Mr Trump, who is running for the White House in 2024, had been facing growing criticism for not addressing the environmental disaster on 3 February, which saw around 50 rail cars of a Norfolk Southern train, some carrying hazardous materials, go careening off the tracks. Democrats have placed blame at Mr Trump’s door, pointing to his administration’s decision in 2017 to roll back an earlier Obama rule which required some freight trains to use electronically-controlled pneumatic brakes if cars were carrying flammable liquids.

Mr Trump confirmed on his platform Truth Social that he will travel to the community with a population of 4,700 on Wednesday.
Mr Trump confirmed on his platform Truth Social that he will travel to the community with a population of 4,700 on Wednesday. (Truth Social)

“We are concerned that the Trump administration rolled back some of the safety rules and some of the railroad safety and worker safety rules,” Ohio Senator Sherrod Brown told The Independent earlier this week. “I mean, every chance Republicans get they weaken worker safety rules, they weaken and weaken environmental rules. They weaken consumer protection rules. So we want to know if we’ve got to fix that.

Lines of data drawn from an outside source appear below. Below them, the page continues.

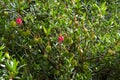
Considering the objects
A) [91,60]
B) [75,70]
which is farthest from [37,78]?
[91,60]

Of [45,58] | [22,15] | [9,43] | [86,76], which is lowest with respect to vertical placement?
[86,76]

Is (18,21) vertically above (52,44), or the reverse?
(18,21)

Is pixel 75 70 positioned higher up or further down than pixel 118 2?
further down

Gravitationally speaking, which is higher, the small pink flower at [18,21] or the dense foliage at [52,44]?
the small pink flower at [18,21]

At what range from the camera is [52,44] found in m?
2.61

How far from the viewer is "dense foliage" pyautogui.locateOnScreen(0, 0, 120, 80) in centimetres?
250

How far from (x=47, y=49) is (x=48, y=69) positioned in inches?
7.4

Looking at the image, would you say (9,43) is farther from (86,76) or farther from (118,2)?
(118,2)

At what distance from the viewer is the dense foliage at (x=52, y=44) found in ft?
8.19

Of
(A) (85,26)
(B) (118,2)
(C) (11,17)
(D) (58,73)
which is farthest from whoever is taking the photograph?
(B) (118,2)

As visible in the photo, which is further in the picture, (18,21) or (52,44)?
(52,44)

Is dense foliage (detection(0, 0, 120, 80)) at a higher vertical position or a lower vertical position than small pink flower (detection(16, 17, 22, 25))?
lower

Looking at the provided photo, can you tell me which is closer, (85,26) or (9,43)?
(9,43)

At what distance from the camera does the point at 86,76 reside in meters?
2.55
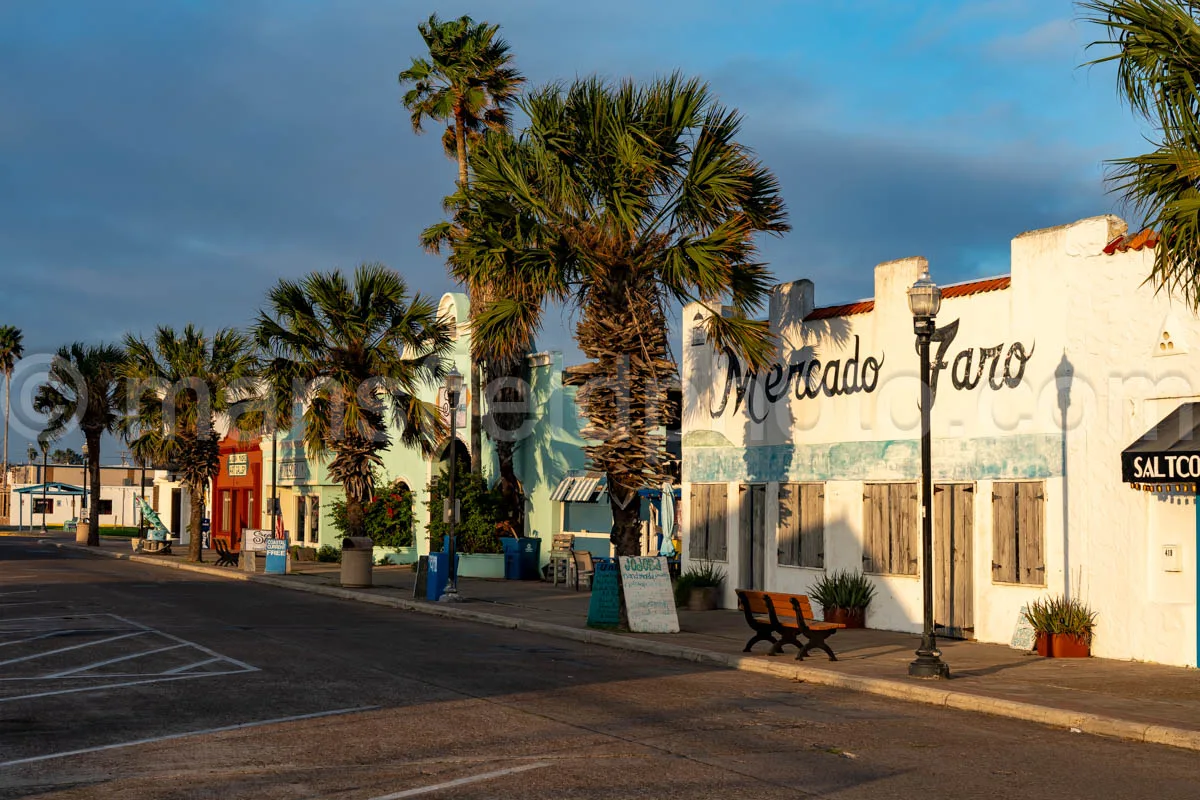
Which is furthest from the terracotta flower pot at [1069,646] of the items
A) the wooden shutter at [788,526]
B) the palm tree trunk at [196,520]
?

But that doesn’t help East Palestine now.”

Transport Secretary Pete Buttigieg, who took flack from both sides of the aisle for his perceived muted response, also tweeted: “We’re constrained by law on some areas of rail regulation (like the braking rule withdrawn by the Trump administration in 2018 because of a law passed by Congress in 2015), but we are using the powers we do have to keep people safe.”

Ohio Republican Congressman JD Vance then took aim at Mr Buttigieg, telling him to stop blaming the Trump administration.

“The Department of Transportation, your Department of Transportation, has things it can do,” Mr Vance said, according to The Washington Examiner. “Stop blaming Donald Trump, a guy who hasn’t been president for three years, and use the powers of the federal government to do the things necessary to help people in this community.”

The Department for Transportation (DOT) spokesperson later clarified Mr Buttigieg’s comment.

A spokesperson told Newsweek: “The residents of East Palestine deserve accurate information and it’s unfortunate to see certain media outlets trying to cause misplaced outrage in an ongoing and serious investigation.”

“The Secretary’s earlier statement clarifies a question some people have had about a rule that was rescinded under the Trump administration, which, importantly, would not have applied to the train in question,” the statement added. “DOT had investigators on the ground within hours after the crash and continues to support the NTSB (National Transportation Safety Board).”

East Palestine is located in Columbiana County, a longtime Republican stronghold which voted overwhelmingly for Mr Trump in the 2016 and 2020 elections.

The source who confirmed Mr Trump’s visit to FOX also told the network that the former president has “a strong relationship” with the people of Ohio.